How much disk space do shared libraries really save in modern Linux distros?
In the static vs shared libraries debates, I've often heard that shared libraries eliminate duplication and reduces overall disk space. But how much disk space do shared libraries really save in modern Linux distros? How much more space would be needed if all programs were compiled using static libraries? Has anyone crunched the numbers for a typical desktop Linux distro such as Ubuntu? Are there any statistics available?
开发者_如何学编程ADDENDUM:
All answers were informative and are appreciated, but they seemed to shoot down my question rather than attempt to answer it. Kaleb was on the right track, but he chose to crunch the numbers for memory space instead of disk space (my question was for disk space).
Because programs only "pay" for the portions of static libraries that they use, it seems practically impossible to quantitatively know what the disk space difference would be for all static vs all shared.
I feel like trashing my question now that I realize it's practically impossible to answer. But I'll leave it here to preserve the informative answers.
So that SO stops nagging me to choose an answer, I'm going to pick the most popular one (even if it sidesteps the question).

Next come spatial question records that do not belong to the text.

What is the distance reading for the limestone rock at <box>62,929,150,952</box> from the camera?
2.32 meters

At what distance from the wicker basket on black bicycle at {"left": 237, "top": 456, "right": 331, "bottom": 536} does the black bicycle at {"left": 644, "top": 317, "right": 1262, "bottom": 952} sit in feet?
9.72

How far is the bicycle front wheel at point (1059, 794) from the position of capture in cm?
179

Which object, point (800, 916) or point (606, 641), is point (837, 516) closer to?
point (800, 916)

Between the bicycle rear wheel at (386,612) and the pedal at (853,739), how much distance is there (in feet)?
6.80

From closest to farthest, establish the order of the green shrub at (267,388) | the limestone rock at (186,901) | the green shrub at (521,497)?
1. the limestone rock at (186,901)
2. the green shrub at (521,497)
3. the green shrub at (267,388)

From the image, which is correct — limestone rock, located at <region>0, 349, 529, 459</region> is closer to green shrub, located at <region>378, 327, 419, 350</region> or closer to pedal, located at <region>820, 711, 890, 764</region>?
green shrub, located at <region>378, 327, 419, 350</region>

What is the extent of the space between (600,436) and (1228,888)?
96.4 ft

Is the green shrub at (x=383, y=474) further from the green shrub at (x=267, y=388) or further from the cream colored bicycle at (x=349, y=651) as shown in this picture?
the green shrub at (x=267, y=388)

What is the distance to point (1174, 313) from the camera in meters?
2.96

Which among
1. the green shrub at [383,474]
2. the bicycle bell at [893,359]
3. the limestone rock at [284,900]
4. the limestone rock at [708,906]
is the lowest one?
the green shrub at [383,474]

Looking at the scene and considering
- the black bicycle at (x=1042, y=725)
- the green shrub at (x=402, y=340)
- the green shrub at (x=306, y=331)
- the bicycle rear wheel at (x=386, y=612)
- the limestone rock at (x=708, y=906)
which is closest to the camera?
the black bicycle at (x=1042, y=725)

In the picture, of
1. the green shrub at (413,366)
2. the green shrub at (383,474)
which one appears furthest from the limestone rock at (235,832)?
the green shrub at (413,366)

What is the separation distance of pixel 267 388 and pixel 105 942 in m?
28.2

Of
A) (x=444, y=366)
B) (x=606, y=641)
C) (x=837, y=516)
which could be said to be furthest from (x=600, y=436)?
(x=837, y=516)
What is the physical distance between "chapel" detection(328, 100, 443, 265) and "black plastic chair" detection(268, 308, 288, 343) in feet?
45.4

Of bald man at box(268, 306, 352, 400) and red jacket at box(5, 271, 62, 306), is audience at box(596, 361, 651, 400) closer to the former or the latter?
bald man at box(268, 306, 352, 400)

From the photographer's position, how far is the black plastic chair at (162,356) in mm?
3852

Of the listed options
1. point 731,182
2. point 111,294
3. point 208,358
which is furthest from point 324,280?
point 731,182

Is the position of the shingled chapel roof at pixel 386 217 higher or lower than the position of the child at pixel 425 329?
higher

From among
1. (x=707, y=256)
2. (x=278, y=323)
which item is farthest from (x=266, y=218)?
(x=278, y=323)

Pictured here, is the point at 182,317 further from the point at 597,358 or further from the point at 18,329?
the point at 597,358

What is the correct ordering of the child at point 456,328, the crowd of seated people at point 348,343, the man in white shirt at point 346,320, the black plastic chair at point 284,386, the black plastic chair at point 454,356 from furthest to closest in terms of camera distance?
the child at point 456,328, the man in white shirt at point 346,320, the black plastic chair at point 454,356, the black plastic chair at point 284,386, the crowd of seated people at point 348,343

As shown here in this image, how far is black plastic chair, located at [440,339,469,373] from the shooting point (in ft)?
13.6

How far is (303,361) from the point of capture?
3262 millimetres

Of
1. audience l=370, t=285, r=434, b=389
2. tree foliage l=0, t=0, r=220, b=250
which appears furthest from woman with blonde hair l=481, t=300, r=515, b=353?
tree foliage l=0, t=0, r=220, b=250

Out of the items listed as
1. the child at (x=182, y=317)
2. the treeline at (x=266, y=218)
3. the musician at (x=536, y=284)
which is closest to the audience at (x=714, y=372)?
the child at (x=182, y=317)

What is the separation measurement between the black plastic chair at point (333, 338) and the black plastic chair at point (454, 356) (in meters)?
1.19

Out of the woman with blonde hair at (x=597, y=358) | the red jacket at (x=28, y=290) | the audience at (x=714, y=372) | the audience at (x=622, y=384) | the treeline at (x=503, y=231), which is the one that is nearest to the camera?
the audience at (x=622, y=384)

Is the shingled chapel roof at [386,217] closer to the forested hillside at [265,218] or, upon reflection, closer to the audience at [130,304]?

I'm not sure where you heard this, but reduced disk space is mostly a red herring as drive space approaches pennies per gigabyte. The real gain with shared libraries comes with security and bugfix updates for those libraries; applications using static libraries have to be individually rebuilt with the new libraries, whereas all apps using shared libraries can be updated at once by replacing only a few files.
Not only do shared libraries save disk space, they also save memory, and that's a lot more important. The prelinking step is important here... you can't share the memory pages between two instances of the same library unless they are loaded at the same address, and prelinking allows that to happen.
Shared libraries do not necessarily save disk space or memory.
When an application links to a static library, only those parts of the library that the application uses will be pulled into the application binary. The library archive (.a) contains object files (.o), and if they are well factored, the application will use less memory by only linking with the object files it uses. Shared libraries will contain the whole library on disk and in memory whether parts of it are used by applications or not.
For desktop and server systems, this is less likely to result in a win overall, but if you are developing embedded applications, it's worth trying static linking all the applications to see if that gives you an overall saving.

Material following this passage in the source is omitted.